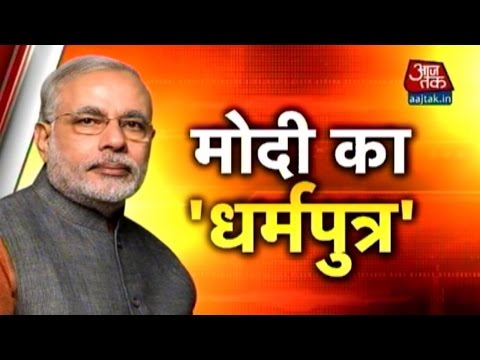 Vishesh Narendra Modi s son from Nepal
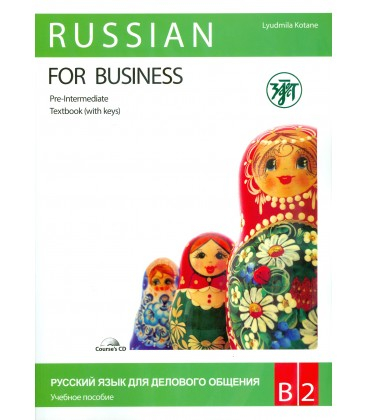 355 KOTANE L. RUSSIAN FOR BUSINESS B2 + CD
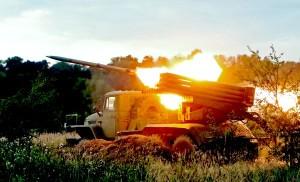"Ukrainian ""Grad"" missiles (--Sputnik)"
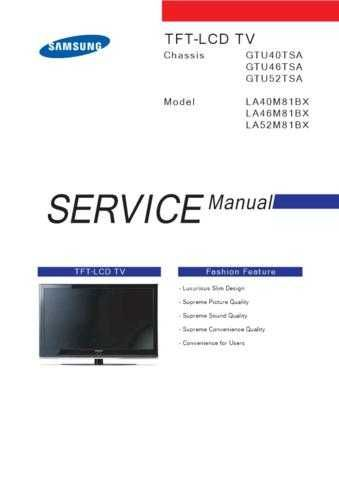 20080410185331328 COVER CMS Manual by download Mauritron #302747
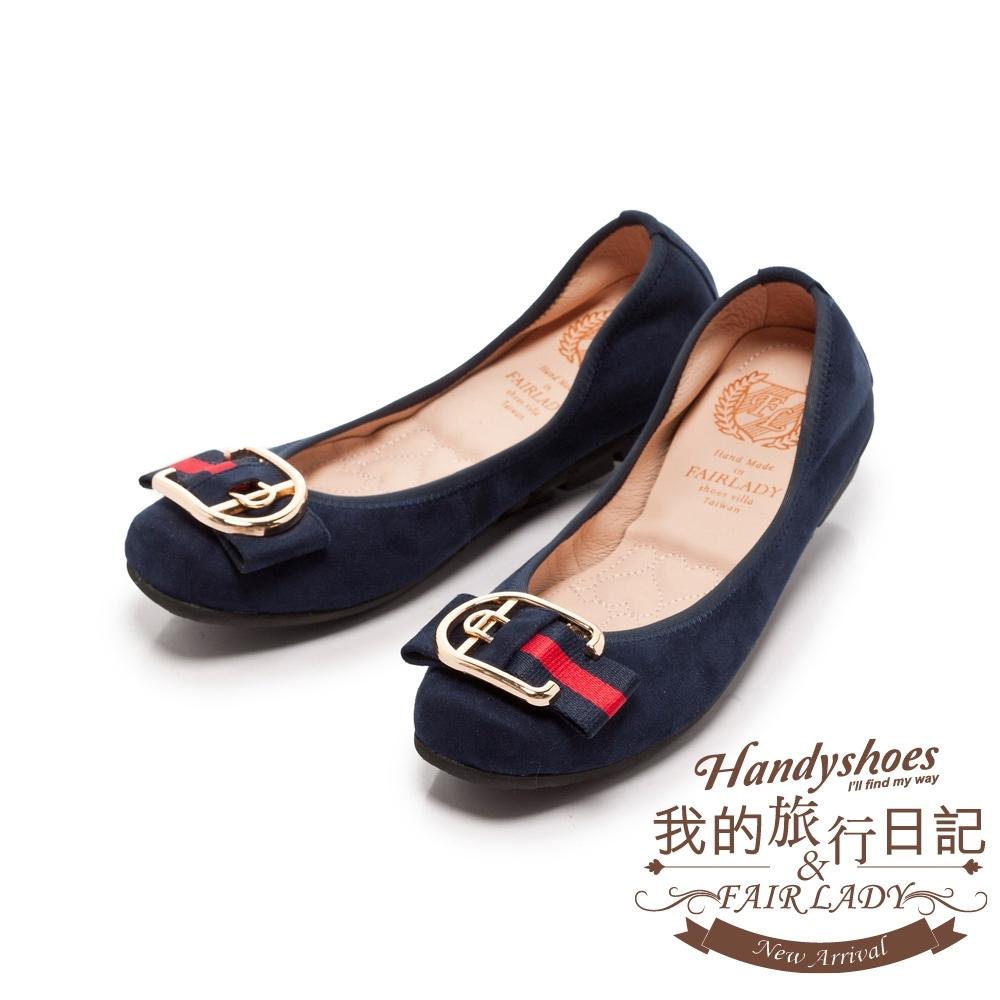 FAIR LADY 我的旅行日記 都會時尚方頭平底鞋增高版 藍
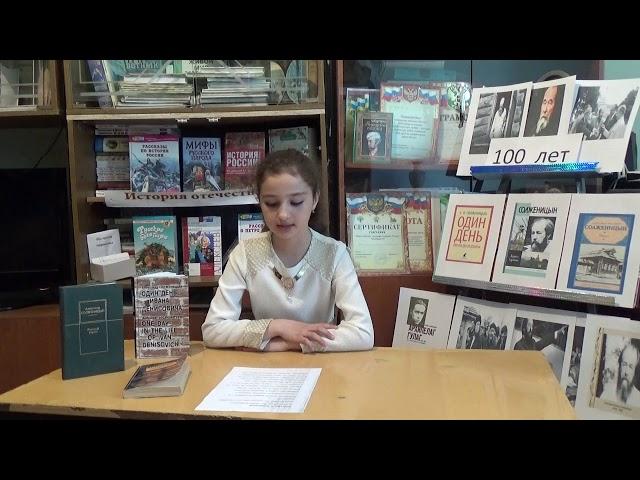 Изображение предпросмотра прочтения – ЭльмираАбдуллабекова читает произведение «Крохотки: Костер и муравьи» А.И.Солженицына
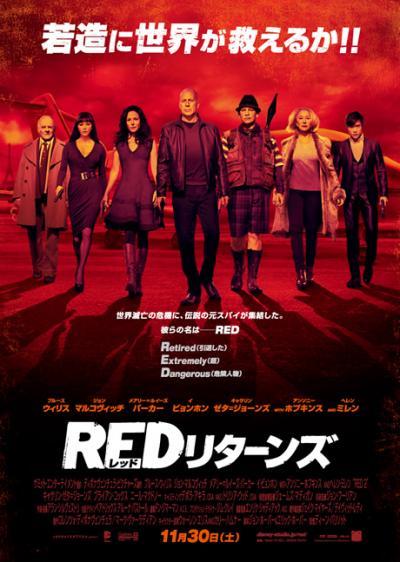 RED_convert_20131204175400[1]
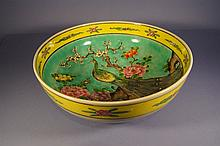 Chinese famille rose punch bowl, 19th C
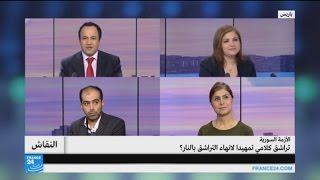 سوريا: تداعيات التراشق الكلامي بين وفدي المعارضة والحكومة في جنيف
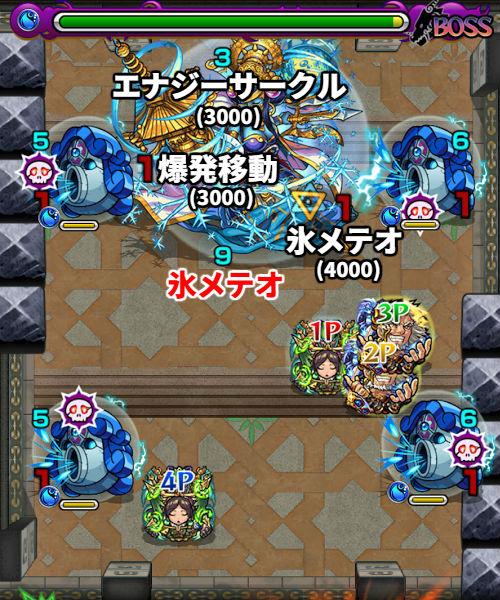 覇者の塔32階 ボス3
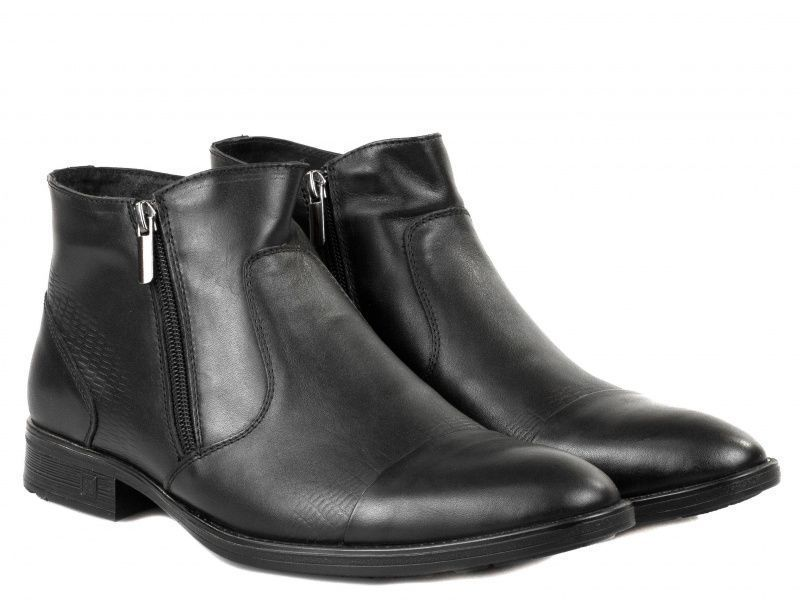 Ботинки для мужчин Levus 1P7 стоимость, 2017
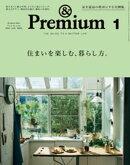 &Premium(アンド プレミアム) 2021年1月号 [住まいを楽しむ、暮らし方。]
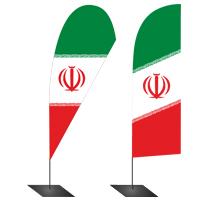 پرچم بادبانی
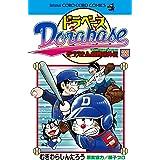 ドラベース ドラえもん超野球(スーパーベースボール)外伝 (22) (てんとう虫コロコロコミックス)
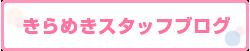 KIRAMEKI STAFF BLOG きらめきリハビリデイサービスのスタッフブログです。
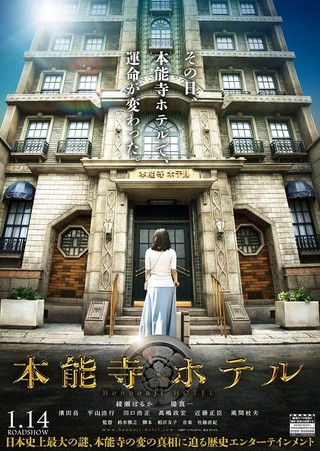 「本能寺ホテル」は来年1月公開「本能寺ホテル」
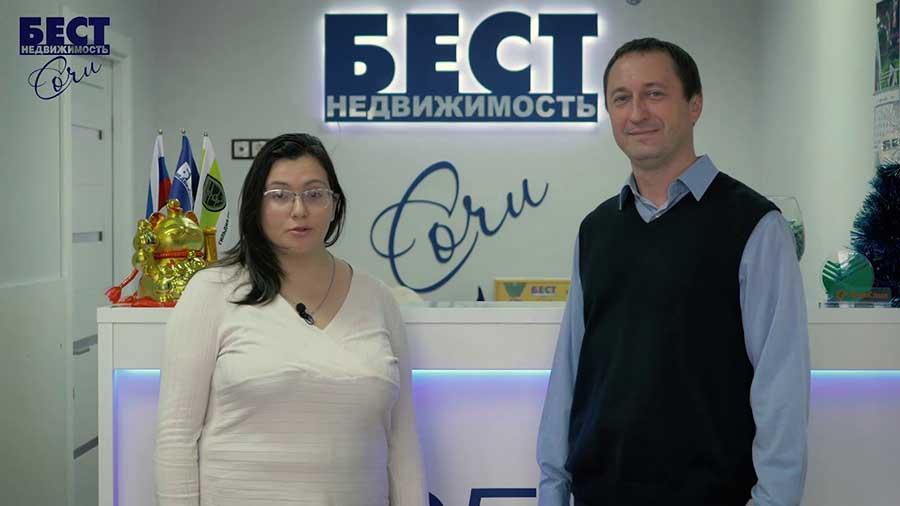 Агентство недвижимости Бест Новострой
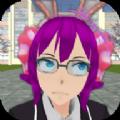 樱之花校园模拟器游戏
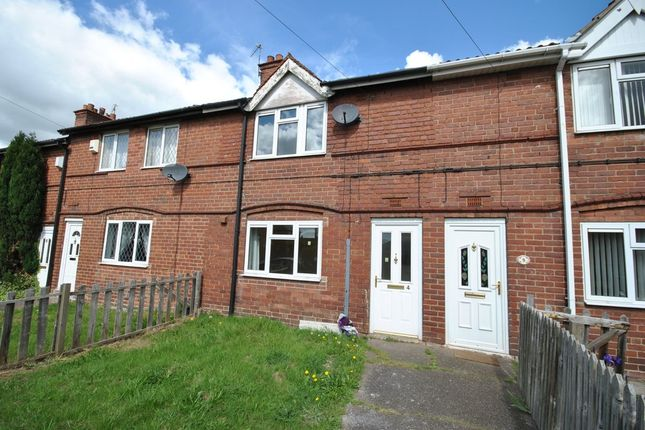 Thumbnail Terraced house to rent in Streatfield Crescent, Rossington, Doncaster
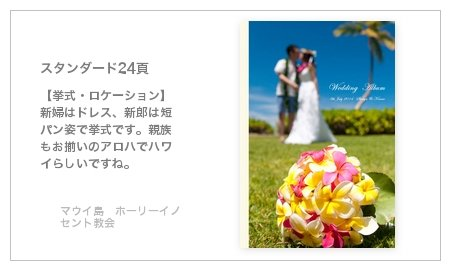 【挙式・ロケーション】 新婦はドレス、新郎は短パン姿で挙式です。親族もお揃いのアロハでハワイらしいですね。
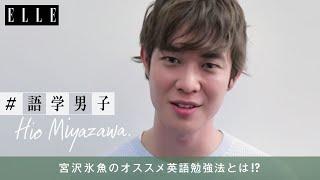 宮沢氷魚さんと英語をブラッシュアップ!#語学男子Vol.6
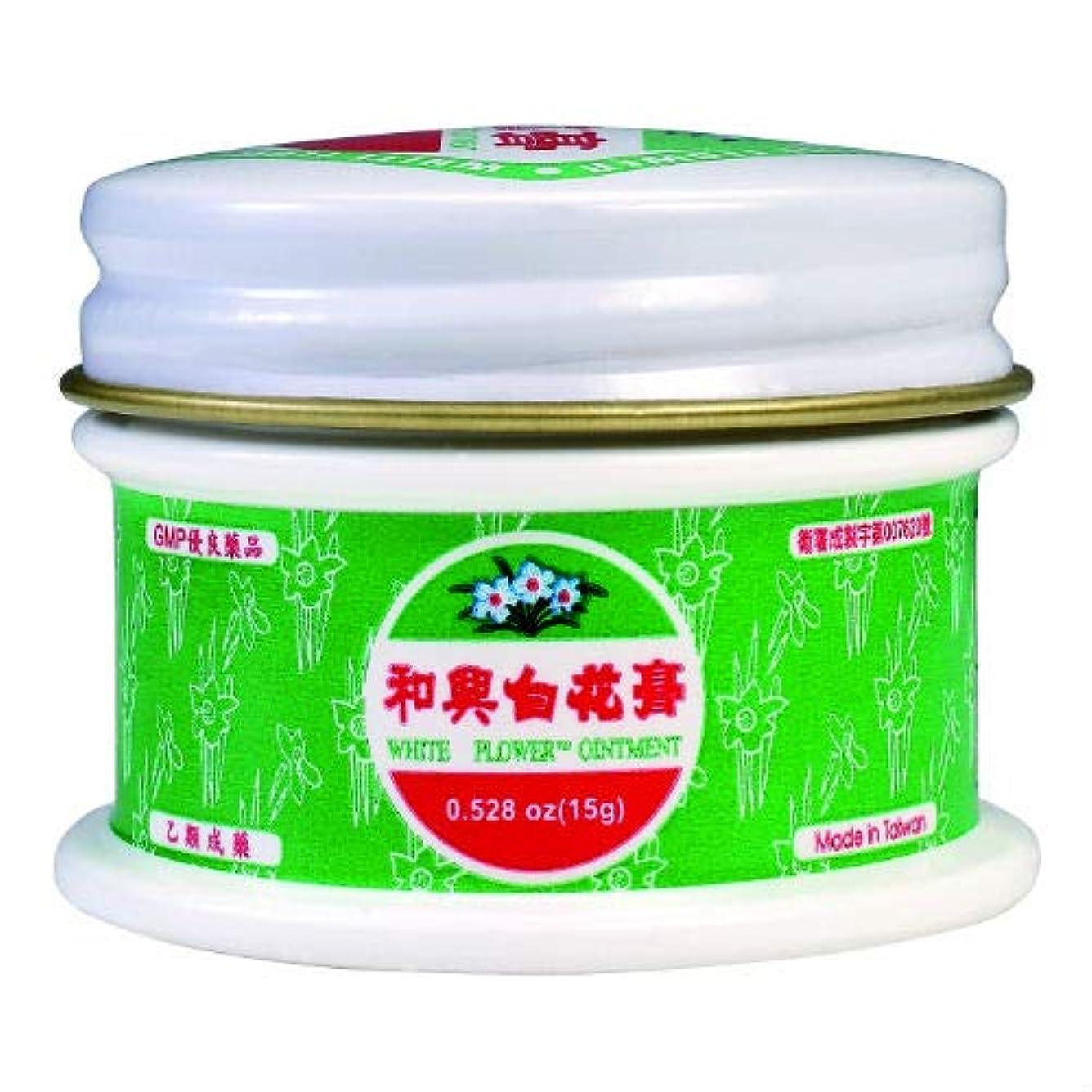 忘れっぽい拡声器マニュアル台湾 純正版 白花膏 15g( 白花油軟膏タイプ )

□ □ □ □ □ □ □

§ **What you will do**
Reproduce the data above in full, exactly as it is, with the pictures left out.

§ **Task solution**
 Vishesh Narendra Modi s son from Nepal
 355 KOTANE L. RUSSIAN FOR BUSINESS B2 + CD
"Ukrainian ""Grad"" missiles (--Sputnik)"
 20080410185331328 COVER CMS Manual by download Mauritron #302747
 FAIR LADY 我的旅行日記 都會時尚方頭平底鞋增高版 藍
 Изображение предпросмотра прочтения – ЭльмираАбдуллабекова читает произведение «Крохотки: Костер и муравьи» А.И.Солженицына
 RED_convert_20131204175400[1]
 Chinese famille rose punch bowl, 19th C
 سوريا: تداعيات التراشق الكلامي بين وفدي المعارضة والحكومة في جنيف
 覇者の塔32階 ボス3
 Ботинки для мужчин Levus 1P7 стоимость, 2017
 &Premium(アンド プレミアム) 2021年1月号 [住まいを楽しむ、暮らし方。]
 پرچم بادبانی
 ドラベース ドラえもん超野球(スーパーベースボール)外伝 (22) (てんとう虫コロコロコミックス)
 KIRAMEKI STAFF BLOG きらめきリハビリデイサービスのスタッフブログです。
 「本能寺ホテル」は来年1月公開「本能寺ホテル」
 Агентство недвижимости Бест Новострой
 樱之花校园模拟器游戏
 Thumbnail Terraced house to rent in Streatfield Crescent, Rossington, Doncaster
 【挙式・ロケーション】 新婦はドレス、新郎は短パン姿で挙式です。親族もお揃いのアロハでハワイらしいですね。
 宮沢氷魚さんと英語をブラッシュアップ!#語学男子Vol.6
 忘れっぽい拡声器マニュアル台湾 純正版 白花膏 15g( 白花油軟膏タイプ )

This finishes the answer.